Stored data
━━━

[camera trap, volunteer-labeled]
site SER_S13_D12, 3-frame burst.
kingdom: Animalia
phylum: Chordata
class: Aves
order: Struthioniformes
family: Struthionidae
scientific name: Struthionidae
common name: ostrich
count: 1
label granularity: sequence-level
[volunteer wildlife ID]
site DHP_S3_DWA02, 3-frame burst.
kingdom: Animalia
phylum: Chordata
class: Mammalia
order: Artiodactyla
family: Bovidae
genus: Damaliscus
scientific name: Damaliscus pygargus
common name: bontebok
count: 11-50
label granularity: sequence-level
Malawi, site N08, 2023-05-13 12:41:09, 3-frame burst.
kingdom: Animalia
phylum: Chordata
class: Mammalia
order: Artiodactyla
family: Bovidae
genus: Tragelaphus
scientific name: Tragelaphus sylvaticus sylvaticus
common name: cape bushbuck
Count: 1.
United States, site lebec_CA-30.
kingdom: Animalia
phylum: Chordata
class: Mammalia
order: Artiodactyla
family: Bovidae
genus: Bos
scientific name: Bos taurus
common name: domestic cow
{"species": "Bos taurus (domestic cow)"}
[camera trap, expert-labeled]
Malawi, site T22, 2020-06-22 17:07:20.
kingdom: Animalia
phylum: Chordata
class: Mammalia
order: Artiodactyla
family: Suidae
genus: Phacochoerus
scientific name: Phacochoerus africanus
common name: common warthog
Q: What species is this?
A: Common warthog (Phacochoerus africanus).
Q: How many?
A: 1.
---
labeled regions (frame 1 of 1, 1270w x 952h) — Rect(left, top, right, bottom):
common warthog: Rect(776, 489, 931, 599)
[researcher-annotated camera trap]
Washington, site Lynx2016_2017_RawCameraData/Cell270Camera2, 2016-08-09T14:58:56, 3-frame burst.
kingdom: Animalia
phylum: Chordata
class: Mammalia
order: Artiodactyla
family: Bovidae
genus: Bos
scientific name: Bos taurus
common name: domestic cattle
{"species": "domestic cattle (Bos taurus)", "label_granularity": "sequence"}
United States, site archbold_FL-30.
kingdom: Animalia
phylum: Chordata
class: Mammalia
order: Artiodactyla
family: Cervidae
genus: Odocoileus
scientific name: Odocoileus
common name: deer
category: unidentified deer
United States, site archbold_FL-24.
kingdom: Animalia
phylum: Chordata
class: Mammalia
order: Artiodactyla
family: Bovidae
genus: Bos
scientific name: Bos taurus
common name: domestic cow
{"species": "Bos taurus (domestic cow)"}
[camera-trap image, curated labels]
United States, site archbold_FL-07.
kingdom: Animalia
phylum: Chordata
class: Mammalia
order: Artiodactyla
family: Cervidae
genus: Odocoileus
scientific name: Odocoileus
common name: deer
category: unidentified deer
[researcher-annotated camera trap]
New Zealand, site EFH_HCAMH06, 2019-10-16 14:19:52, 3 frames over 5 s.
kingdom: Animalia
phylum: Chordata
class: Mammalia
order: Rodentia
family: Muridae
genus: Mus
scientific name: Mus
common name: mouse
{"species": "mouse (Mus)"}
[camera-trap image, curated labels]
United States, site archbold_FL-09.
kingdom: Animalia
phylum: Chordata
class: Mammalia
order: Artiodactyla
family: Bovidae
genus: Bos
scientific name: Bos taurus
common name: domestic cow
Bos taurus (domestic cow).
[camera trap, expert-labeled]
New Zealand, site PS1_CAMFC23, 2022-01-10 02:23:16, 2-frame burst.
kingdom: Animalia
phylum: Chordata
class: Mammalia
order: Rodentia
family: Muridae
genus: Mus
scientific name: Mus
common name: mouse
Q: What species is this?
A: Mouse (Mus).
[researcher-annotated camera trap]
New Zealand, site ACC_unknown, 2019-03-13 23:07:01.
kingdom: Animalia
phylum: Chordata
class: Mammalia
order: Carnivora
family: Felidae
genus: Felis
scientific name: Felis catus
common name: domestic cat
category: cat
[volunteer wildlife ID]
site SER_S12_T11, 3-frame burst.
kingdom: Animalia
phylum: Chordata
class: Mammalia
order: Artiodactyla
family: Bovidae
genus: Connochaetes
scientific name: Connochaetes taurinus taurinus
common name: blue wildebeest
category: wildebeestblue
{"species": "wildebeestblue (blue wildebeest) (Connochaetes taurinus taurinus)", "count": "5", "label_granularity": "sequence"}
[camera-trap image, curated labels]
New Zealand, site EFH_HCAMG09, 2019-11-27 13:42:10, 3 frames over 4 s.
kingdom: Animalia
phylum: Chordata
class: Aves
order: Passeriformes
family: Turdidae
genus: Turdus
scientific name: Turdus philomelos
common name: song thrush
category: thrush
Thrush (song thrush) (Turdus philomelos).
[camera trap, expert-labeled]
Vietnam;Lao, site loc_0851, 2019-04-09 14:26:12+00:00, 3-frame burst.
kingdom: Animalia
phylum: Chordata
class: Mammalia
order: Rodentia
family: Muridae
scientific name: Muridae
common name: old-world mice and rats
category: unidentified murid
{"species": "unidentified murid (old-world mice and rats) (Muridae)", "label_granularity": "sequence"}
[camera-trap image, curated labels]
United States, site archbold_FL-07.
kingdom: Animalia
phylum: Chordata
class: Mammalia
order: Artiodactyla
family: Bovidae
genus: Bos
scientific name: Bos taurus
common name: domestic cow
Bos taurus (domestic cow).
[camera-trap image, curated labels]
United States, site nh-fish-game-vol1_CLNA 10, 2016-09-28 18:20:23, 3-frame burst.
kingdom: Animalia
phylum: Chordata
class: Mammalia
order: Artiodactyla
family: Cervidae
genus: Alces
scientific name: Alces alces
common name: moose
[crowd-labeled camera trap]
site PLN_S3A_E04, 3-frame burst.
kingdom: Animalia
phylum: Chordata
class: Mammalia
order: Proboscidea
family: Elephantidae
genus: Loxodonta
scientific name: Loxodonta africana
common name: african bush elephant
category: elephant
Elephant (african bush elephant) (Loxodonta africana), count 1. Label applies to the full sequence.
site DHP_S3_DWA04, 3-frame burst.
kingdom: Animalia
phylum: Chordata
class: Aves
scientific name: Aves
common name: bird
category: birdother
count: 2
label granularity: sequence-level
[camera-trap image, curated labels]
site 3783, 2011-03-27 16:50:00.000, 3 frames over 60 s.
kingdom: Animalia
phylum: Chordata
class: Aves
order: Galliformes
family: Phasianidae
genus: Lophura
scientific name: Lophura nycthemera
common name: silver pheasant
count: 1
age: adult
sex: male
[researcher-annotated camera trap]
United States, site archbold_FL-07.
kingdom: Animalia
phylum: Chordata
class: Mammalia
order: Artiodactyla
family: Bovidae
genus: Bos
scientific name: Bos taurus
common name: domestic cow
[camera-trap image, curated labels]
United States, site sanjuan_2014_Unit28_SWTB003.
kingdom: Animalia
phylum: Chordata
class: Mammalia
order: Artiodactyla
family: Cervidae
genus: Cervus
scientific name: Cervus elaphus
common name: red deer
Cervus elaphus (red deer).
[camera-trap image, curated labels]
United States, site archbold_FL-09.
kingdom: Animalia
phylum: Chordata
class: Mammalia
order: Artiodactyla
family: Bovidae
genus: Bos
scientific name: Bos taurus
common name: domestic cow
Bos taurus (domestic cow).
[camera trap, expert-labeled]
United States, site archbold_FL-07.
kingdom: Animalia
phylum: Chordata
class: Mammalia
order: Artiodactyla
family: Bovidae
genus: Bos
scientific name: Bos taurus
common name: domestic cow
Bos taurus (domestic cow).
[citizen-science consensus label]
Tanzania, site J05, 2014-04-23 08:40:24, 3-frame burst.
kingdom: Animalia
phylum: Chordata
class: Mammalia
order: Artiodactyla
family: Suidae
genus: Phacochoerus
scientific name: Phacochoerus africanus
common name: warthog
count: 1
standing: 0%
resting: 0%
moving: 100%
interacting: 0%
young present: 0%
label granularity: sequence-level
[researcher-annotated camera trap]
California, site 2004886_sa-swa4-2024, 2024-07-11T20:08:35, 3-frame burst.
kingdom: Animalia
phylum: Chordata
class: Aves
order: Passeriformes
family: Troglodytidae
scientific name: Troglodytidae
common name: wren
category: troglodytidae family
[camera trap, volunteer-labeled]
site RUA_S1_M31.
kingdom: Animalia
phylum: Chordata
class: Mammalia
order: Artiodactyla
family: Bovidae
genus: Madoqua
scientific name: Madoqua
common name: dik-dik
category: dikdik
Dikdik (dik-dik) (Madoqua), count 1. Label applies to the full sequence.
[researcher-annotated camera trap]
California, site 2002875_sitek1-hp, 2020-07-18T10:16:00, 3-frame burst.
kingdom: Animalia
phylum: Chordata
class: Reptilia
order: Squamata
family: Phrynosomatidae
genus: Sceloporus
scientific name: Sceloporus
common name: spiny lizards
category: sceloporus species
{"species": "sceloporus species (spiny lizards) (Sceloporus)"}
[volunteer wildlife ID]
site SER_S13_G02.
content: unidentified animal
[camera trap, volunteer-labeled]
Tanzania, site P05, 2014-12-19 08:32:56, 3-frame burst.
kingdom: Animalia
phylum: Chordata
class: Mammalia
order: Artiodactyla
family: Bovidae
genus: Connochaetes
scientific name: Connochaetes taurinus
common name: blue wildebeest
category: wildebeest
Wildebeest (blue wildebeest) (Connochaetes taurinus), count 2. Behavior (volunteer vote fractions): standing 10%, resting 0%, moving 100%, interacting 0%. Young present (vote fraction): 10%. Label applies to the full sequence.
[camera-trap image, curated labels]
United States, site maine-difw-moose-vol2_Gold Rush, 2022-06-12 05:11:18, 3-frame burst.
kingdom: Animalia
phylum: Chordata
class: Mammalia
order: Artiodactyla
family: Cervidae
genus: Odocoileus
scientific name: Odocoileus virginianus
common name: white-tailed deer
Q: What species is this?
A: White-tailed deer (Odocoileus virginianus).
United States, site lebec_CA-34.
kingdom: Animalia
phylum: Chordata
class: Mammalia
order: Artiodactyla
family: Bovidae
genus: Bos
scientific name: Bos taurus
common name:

━━━

▸ **WHAT YOU NEED TO DO**
Send back the lines of the records word for word, from the very first through the line containing "genus: Damaliscus".

▸ **SOLUTION TO THE PROBLEM**
[camera trap, volunteer-labeled]
site SER_S13_D12, 3-frame burst.
kingdom: Animalia
phylum: Chordata
class: Aves
order: Struthioniformes
family: Struthionidae
scientific name: Struthionidae
common name: ostrich
count: 1
label granularity: sequence-level
[volunteer wildlife ID]
site DHP_S3_DWA02, 3-frame burst.
kingdom: Animalia
phylum: Chordata
class: Mammalia
order: Artiodactyla
family: Bovidae
genus: Damaliscus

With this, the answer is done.